We can check to see if all values have been stored correctly.

In [49]:
list(G.nodes(data=True))[:5]

[('EPP', {'MEP': 'Y', 'bipartite': 1, 'degree_centrality': 3.259259259259259}),
 ('Problem - Third country emigration',
  {'MEP': 'null', 'bipartite': 0, 'degree_centrality': 1.0384615384615385}),
 ('Problem - Working conditions',
  {'MEP': 'null', 'bipartite': 0, 'degree_centrality': 1.153846153846154}),
 ('Solution - R&D',
  {'MEP': 'null', 'bipartite': 0, 'degree_centrality': 1.2692307692307694}),
 ('DG Research',
  {'MEP': 'N', 'bipartite': 1, 'degree_centrality': 3.185185185185185})]

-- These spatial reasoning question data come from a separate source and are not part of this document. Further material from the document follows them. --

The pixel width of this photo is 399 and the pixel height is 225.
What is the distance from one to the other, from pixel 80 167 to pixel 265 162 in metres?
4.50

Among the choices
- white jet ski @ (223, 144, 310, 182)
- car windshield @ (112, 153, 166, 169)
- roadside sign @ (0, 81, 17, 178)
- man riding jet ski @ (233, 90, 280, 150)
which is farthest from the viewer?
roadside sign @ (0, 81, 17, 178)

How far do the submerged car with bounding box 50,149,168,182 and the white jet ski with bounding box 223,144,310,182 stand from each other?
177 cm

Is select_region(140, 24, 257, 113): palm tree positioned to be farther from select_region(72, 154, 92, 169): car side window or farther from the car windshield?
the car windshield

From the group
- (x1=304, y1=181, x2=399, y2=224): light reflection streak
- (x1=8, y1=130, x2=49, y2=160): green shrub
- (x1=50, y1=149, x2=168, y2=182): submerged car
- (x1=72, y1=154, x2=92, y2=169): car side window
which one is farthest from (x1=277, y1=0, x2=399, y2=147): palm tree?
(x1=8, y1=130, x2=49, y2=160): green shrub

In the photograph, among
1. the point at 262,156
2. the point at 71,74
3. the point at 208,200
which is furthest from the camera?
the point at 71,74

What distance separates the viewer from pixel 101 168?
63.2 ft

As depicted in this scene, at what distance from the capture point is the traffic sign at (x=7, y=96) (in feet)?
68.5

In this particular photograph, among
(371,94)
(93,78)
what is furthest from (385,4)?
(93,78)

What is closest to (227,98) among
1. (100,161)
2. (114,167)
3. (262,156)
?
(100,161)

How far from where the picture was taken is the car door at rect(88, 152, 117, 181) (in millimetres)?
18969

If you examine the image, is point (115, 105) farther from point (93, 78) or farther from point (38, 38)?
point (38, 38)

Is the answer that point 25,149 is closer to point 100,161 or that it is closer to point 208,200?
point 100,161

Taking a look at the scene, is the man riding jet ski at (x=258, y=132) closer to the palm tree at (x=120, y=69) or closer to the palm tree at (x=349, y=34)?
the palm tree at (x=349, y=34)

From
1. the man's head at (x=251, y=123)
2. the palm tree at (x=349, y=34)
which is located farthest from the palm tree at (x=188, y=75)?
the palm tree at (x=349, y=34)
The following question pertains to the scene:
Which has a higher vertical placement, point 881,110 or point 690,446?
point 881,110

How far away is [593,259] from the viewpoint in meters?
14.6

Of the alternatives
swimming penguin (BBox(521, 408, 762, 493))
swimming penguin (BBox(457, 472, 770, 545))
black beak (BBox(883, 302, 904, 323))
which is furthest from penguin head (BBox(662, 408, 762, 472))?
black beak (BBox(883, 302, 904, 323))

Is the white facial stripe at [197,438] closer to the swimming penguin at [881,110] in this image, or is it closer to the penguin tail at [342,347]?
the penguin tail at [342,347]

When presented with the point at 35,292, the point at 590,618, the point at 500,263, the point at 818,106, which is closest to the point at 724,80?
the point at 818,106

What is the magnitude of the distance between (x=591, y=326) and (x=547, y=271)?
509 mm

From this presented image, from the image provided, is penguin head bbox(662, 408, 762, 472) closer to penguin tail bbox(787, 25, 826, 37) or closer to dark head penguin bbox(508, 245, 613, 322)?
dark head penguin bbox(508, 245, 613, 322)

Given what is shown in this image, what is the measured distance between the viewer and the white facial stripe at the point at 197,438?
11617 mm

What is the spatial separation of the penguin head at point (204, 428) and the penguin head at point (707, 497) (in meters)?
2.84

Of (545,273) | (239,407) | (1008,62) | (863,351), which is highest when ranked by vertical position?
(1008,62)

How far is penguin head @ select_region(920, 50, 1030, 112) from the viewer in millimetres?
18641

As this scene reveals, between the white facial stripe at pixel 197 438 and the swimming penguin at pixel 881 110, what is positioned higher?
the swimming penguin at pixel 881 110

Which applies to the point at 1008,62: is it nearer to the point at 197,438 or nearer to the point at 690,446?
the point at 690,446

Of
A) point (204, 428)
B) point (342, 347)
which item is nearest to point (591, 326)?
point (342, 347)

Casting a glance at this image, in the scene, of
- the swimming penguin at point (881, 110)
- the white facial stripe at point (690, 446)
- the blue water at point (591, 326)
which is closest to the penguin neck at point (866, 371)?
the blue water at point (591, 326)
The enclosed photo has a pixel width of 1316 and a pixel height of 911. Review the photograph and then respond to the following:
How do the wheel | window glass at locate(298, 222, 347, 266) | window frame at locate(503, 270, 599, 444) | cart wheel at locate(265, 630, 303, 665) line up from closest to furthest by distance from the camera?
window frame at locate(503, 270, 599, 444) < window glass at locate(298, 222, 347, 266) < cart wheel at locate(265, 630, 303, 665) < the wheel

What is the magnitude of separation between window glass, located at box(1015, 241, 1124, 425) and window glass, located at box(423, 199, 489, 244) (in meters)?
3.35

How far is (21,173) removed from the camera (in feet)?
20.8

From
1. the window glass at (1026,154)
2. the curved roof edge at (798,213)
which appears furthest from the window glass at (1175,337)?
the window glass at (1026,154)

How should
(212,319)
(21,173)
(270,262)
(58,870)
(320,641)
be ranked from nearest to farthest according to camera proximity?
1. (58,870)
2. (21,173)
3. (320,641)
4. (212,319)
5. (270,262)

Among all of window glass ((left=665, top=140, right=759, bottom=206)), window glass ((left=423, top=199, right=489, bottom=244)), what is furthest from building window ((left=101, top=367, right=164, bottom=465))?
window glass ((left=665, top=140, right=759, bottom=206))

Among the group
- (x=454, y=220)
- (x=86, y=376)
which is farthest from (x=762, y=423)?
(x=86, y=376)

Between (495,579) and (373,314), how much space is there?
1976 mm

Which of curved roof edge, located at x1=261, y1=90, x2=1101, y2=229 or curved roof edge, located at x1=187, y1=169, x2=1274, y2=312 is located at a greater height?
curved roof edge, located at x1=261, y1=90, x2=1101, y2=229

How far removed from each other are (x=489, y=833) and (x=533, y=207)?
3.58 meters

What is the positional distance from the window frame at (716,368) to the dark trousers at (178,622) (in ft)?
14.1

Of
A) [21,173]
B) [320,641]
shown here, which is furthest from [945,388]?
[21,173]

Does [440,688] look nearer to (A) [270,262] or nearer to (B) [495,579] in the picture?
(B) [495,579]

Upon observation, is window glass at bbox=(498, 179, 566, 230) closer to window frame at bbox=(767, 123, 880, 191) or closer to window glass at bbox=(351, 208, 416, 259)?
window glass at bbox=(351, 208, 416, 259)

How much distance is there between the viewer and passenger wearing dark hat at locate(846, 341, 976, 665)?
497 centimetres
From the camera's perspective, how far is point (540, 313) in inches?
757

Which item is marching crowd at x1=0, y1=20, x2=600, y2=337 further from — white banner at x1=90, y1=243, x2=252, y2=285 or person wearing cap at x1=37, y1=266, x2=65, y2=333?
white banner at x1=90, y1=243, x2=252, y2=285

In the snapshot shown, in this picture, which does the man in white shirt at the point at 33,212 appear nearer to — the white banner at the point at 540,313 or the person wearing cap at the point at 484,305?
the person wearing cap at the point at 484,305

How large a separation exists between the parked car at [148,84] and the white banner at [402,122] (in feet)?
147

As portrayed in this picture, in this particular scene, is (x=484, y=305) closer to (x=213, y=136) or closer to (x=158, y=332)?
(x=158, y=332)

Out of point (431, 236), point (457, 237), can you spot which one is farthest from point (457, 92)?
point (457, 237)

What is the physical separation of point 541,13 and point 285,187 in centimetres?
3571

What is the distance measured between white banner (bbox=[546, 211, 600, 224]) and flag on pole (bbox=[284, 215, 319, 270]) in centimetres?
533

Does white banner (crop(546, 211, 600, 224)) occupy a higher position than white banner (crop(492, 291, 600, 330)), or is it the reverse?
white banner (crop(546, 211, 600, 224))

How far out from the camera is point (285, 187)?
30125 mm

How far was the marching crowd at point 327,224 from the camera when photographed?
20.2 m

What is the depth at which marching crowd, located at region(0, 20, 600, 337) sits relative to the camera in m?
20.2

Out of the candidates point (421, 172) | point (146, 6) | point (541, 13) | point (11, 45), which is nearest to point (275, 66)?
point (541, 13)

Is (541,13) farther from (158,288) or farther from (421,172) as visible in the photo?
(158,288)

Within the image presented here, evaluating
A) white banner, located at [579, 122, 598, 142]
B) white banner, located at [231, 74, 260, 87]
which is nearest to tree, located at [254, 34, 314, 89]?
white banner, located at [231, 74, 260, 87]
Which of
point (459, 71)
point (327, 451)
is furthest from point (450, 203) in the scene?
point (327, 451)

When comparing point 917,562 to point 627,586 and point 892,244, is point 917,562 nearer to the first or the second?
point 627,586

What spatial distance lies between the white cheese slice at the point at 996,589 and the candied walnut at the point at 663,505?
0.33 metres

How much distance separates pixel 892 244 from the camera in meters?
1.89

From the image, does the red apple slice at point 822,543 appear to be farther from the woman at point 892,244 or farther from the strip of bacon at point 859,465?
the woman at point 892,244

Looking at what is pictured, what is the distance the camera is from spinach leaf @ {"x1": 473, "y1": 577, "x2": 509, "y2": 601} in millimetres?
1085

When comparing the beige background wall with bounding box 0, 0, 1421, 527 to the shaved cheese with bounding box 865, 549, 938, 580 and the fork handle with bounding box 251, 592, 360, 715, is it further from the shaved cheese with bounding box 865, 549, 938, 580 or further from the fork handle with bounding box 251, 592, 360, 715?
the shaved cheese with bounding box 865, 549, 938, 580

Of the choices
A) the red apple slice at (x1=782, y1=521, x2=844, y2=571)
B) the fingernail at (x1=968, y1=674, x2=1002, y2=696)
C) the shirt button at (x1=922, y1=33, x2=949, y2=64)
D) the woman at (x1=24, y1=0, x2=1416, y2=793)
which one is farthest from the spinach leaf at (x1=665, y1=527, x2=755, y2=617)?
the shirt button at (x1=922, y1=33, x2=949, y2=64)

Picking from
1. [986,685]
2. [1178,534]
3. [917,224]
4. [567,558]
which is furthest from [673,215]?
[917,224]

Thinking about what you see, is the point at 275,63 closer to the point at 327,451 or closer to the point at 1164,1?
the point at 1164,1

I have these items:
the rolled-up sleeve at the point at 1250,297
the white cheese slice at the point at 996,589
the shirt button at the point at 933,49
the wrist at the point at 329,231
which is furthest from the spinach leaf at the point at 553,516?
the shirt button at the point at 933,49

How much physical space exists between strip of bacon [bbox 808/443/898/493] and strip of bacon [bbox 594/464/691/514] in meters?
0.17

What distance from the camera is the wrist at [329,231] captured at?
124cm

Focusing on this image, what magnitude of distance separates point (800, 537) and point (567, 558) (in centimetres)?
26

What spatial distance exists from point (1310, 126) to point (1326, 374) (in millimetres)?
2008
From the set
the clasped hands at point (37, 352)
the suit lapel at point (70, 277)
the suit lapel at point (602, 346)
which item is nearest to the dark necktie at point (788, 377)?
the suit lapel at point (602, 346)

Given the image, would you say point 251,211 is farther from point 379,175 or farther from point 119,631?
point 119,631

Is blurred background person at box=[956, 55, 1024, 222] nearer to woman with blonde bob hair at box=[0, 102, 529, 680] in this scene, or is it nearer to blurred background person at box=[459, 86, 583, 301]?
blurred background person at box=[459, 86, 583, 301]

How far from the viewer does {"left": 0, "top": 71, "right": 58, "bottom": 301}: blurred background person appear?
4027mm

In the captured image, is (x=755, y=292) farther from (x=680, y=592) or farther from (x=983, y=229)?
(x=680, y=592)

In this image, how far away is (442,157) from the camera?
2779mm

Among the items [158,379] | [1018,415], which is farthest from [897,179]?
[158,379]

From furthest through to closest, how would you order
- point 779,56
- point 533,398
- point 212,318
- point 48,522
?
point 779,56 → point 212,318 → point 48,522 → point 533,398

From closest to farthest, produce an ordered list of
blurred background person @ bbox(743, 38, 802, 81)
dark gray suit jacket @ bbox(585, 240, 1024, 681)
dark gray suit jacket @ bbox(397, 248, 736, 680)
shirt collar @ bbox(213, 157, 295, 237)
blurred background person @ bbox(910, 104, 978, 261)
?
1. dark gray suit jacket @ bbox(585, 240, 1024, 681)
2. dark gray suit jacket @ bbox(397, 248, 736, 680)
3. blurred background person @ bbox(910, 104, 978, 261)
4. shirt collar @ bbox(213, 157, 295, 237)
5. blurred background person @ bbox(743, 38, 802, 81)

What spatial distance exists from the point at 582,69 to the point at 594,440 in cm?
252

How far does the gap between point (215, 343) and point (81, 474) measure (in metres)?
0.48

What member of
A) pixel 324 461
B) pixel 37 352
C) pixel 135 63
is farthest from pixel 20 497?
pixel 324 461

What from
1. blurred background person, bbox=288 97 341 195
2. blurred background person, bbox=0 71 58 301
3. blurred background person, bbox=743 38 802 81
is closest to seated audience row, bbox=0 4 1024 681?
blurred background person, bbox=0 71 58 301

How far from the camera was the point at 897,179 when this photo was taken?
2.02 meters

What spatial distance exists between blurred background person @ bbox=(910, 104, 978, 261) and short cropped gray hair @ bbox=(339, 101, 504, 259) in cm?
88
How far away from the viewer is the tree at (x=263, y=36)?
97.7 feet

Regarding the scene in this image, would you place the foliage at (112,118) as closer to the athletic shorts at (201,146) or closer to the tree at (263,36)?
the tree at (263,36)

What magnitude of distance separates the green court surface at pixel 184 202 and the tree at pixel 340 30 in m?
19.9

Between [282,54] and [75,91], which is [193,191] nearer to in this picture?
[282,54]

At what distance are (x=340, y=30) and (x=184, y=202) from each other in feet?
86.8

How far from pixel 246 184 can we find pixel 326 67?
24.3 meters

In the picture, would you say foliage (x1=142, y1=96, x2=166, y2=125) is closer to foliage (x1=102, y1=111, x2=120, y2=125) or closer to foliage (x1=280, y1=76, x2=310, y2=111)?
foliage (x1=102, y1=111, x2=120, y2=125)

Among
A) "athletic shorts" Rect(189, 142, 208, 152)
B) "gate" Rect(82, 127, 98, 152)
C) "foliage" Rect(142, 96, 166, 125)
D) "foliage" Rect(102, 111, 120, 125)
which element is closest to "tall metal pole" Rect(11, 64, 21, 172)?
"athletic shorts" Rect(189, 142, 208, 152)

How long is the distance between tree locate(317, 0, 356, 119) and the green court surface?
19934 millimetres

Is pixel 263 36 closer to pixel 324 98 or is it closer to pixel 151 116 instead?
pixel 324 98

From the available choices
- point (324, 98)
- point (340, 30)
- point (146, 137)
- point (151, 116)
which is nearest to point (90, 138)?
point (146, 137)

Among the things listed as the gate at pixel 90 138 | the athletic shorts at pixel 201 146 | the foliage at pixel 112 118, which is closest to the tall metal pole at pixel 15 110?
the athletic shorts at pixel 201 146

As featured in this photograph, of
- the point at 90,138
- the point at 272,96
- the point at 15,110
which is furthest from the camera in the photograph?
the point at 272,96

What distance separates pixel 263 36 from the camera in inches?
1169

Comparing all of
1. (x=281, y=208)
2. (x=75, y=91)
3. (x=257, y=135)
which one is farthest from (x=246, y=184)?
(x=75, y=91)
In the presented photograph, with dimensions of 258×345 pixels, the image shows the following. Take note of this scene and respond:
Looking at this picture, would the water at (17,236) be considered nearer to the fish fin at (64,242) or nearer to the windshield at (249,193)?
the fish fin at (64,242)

The code below creates three empty lists and fills them up with nodes according to their MEP, EC, or frame status. 

In [50]:
mep_nodes = []
ec_nodes = []
frame_nodes = []

for n, d in G.nodes(data=True):
    if G.node[n]['MEP'] == 'Y':
        mep_nodes.append(n)
    elif G.node[n]['MEP'] == 'N':
        ec_nodes.append(n)
    else:
        frame_nodes.append(n)

### Drawing with nxviz

The nxviz package is a python package for rational network visualization, focusing on arc plots, hive plots, and circos plots. The project is looking for contributors [here](http://nxviz.readthedocs.io/en/latest/).

In [52]:
import nxviz as nv
import matplotlib.pyplot as plt
%matplotlib notebook
from nxviz import CircosPlot

The API is simple and declarative.

In [17]:
c = CircosPlot(G, node_order='degree_centrality', node_grouping='MEP', node_color='MEP')
c.draw()

<IPython.core.display.Javascript object>

In [18]:
plt.close()

I'm very pleased with the aesthetics of the nxviz circosplots, but I would need labels on the diagram for it to be really useful in this instance (something which is not implemented yet in the package). I'll explore other ways of visualizing the graph with matplotlib.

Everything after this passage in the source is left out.